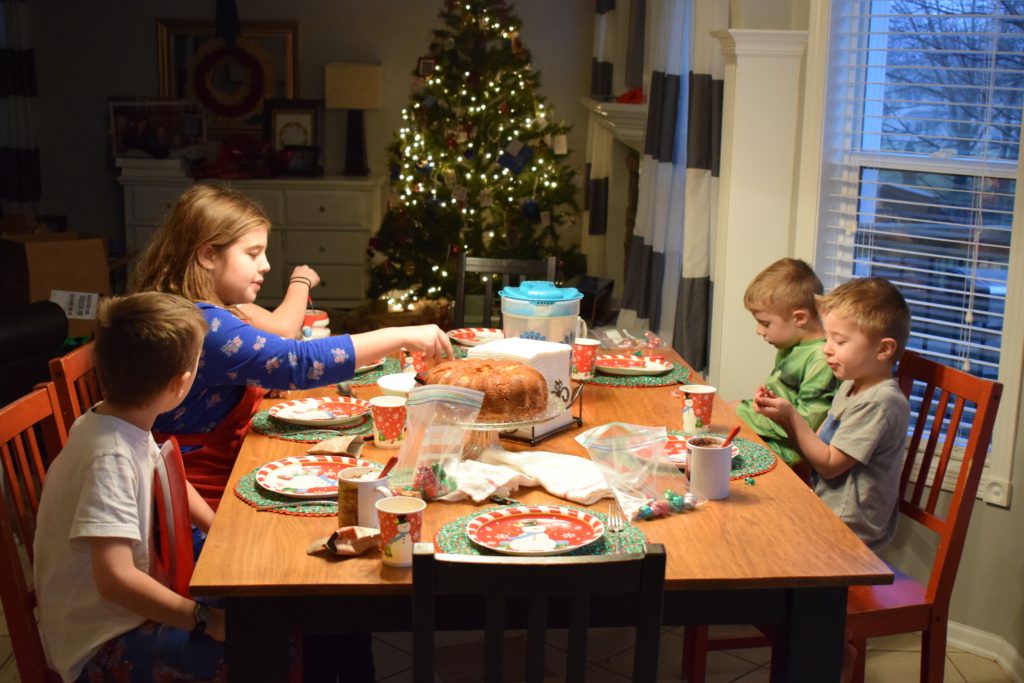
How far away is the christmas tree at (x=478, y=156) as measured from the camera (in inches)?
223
# # #
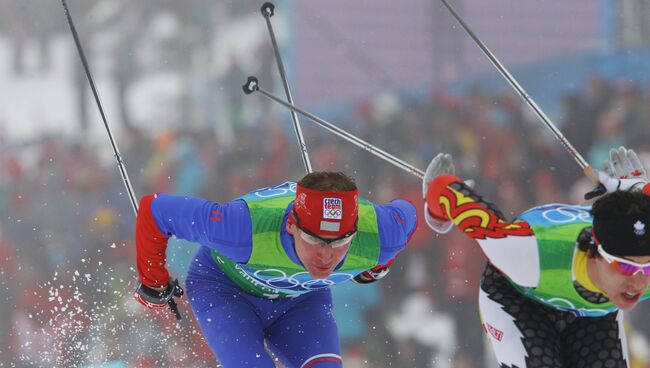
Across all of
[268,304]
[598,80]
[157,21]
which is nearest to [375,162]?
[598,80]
# # #
WHAT TO DO: Gather every line in the records above that contains the word "from", and copy each of those lines in full.

EXERCISE OUTPUT:
How far away is the christmas tree at (x=478, y=156) as measured from the camera (in inches)?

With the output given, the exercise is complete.